Nonostante il governo norvegese abbia inserito l’Italia nella lista rossa, costringendo quindi alla quarantena obbligatoria tutte le persone che si recano e tornano dal nostro paese, sconsigliando ovviamente viaggi in Italia, la nazionale norvegese di biathlon ha deciso di essere anche pronta a sopportare le possibili critiche pur di svolgere un raduno in quota a Lavazè.
La nazionale femminile e maschile raggiungerà la località trentina il prossimo 5 ottobre per restarvi oltre due settimane, dal momento che il ritorno in Norvegia è previsto per il 23 ottobre. A spiegare le motivazioni della scelta è Per-Arne Botnan, manager della nazionale di biathlon, in un’intervista a VG: «Abbiamo fatto un’analisi approfondita assieme al team sanitario e siamo pronti a svolgere il nostro raduno in quota. Se il rischio di infezione dovesse cambiare, dovremo fare una nuova valutazione». Insomma in questo ultimo periodo staff medico e organizzativo della squadra norvegese ha monitorato con grandissima attenzione i dati provenienti dall’Italia, ritenendo più che sicura la località trentina.
Botnan non si preoccupa dei giudizi esterni: «Ci sarà sempre qualcuno che criticherà la nostra scelta e chi non capisce quanto sia importante per i biatleti questo raduno in quota. Questo è il loro lavoro. Quello che facciamo ora avrà un peso importante sia sui prossimi Mondiali che sulle Olimpiadi. Detto questo, ovviamente non viaggeremo a ogni costo».

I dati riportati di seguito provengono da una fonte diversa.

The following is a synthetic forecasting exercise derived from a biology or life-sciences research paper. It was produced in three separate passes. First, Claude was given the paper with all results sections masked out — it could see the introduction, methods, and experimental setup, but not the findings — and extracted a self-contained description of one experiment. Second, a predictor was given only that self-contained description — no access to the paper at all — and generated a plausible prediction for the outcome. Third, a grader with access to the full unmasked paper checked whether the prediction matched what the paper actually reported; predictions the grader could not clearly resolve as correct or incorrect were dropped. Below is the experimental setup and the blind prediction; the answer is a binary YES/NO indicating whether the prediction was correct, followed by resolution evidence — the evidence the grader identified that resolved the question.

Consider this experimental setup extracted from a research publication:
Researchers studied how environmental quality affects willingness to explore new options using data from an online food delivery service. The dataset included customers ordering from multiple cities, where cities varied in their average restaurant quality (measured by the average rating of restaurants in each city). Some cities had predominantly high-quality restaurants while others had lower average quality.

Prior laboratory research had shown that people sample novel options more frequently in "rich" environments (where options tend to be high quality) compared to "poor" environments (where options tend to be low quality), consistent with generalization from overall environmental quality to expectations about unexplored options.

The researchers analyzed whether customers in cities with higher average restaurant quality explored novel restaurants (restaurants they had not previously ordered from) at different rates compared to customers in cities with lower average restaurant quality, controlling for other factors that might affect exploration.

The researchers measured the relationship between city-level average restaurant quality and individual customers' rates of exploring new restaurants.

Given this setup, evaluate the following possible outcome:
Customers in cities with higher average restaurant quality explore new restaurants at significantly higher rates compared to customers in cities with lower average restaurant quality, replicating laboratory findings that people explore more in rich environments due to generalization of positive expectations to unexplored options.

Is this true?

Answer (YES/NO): YES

A differenza delle nazionali del centro Europa, come Francia, Germania e Italia, che hanno già potuto svolgere gli allenamenti in quota, la nazionale norvegese ne ha persi due. «Diamo la priorità al regolare svolgimento di questo raduno – ha chiarito Botnan – abbiamo avuto delle buone esperienze con i raduni a quella quota (1800 metri) lo scorso anno».

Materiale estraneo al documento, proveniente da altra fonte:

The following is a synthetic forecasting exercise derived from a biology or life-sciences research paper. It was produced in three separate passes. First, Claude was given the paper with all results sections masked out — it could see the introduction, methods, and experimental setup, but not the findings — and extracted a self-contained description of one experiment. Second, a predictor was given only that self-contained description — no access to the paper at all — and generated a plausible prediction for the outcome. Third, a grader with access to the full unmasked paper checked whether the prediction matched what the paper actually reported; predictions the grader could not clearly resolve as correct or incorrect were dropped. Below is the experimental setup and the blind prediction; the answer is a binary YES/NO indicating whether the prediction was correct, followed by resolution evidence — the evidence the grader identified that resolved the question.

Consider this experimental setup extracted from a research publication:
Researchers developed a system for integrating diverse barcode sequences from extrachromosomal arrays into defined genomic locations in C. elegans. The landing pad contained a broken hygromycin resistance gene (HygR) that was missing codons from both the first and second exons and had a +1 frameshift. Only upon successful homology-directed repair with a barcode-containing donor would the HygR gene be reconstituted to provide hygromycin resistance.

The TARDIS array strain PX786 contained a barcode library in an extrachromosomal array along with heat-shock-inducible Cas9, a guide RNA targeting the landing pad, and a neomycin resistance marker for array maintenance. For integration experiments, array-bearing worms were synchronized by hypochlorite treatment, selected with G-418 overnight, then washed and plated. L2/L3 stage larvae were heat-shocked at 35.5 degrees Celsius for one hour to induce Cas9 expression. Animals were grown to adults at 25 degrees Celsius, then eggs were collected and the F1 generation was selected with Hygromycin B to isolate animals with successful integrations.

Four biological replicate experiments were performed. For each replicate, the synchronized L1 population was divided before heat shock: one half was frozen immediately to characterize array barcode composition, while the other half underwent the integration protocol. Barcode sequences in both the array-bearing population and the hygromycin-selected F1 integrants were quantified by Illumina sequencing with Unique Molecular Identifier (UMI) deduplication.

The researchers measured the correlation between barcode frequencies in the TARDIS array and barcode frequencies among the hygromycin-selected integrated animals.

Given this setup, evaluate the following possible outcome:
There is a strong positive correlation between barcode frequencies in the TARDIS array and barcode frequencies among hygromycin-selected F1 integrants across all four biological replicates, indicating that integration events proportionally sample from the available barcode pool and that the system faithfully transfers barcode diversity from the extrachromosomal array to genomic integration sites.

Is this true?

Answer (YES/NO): YES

Gli atleti della nazionale norvegese, però, secondo quanto deciso dal governo, dovranno sostenere due settimane di quarantena appena tornati in patria. Eppure Botnan spera che la cosa si possa aggirare facendo immediatamente dei tamponi a ritorno, riducendo così i tempi: «Se dopo il viaggio di ritorno facessimo il test per il Covid-19 a Gardermoen (aeroporto di Oslo, ndr) e un altro cinque giorni dopo, in caso di risultati negativi per entrambi, potremmo ricominciare subito l’allenamento all’aperto». Insomma appena cinque giorni di stop anziché quattordici, che è quanto ha invece dovuto fare Vetle Sjåstad Christiansen, che ha appena terminato le due settimane di quarantena dopo aver deciso autonomamente di recarsi in Italia, proprio a Lavazè, per allenarsi: «È un po’ ironico che io sia partito quando l’Italia era ancora gialla. Detto questo, mi sentivo più al sicuro in mezzo a un passo delle montagne, che per le vie di Oslo. Era come se mi sentissi un po’ solo lassù. Non credo ci siano residenti permanenti a Lavazè». L’atleta norvegese è rimasto entusiasta dell’esperienza e della nuova pista da skiroll di Lavazè, dove «ho praticamente vissuto».

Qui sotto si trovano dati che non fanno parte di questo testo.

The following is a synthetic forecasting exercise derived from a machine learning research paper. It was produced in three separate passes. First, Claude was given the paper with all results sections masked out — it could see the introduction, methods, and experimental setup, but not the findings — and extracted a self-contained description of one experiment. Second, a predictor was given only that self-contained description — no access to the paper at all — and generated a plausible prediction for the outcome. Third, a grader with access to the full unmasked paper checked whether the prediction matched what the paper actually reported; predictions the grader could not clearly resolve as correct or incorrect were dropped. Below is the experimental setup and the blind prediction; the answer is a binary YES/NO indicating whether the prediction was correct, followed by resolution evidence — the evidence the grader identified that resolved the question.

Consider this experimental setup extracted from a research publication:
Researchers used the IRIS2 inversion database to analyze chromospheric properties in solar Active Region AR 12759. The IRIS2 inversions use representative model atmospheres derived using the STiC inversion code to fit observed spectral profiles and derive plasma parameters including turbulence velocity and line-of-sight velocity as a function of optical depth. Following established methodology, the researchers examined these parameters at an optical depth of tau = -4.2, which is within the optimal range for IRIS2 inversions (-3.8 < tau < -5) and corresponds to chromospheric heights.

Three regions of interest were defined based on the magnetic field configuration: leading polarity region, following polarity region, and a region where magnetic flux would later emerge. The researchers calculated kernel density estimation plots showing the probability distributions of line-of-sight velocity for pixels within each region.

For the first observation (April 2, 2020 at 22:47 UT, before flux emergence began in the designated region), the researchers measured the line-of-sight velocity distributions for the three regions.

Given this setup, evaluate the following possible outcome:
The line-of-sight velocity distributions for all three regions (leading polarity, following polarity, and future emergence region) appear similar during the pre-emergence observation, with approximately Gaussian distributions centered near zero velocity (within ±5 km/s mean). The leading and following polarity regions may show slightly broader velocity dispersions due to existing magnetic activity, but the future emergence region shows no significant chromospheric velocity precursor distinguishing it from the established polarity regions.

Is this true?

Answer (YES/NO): NO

Tutto perfettamente organizzato dallo staff norvegese con l’hotel dove soggiornerà la squadra. L’Albergo Dolomiti, dove spesso soggiornano le squadre italiane di fondo, sarà a completa disposizione del team, che porterà con sé il proprio cuoco e tanto cibo. Ciò che mancherà sarà portato “alla porta”. Mentre per il viaggio la squadra volerà fino a Monaco di Baviera, quindi noleggerà dei mezzi su ruota per raggiungere l’Italia. Insomma massima sicurezza pur di svolgere un raduno in quota e sicuramente anche un bel ritorno di immagine per il nostro paese, sempre apprezzato dalle nazionali straniere per gli allenamenti.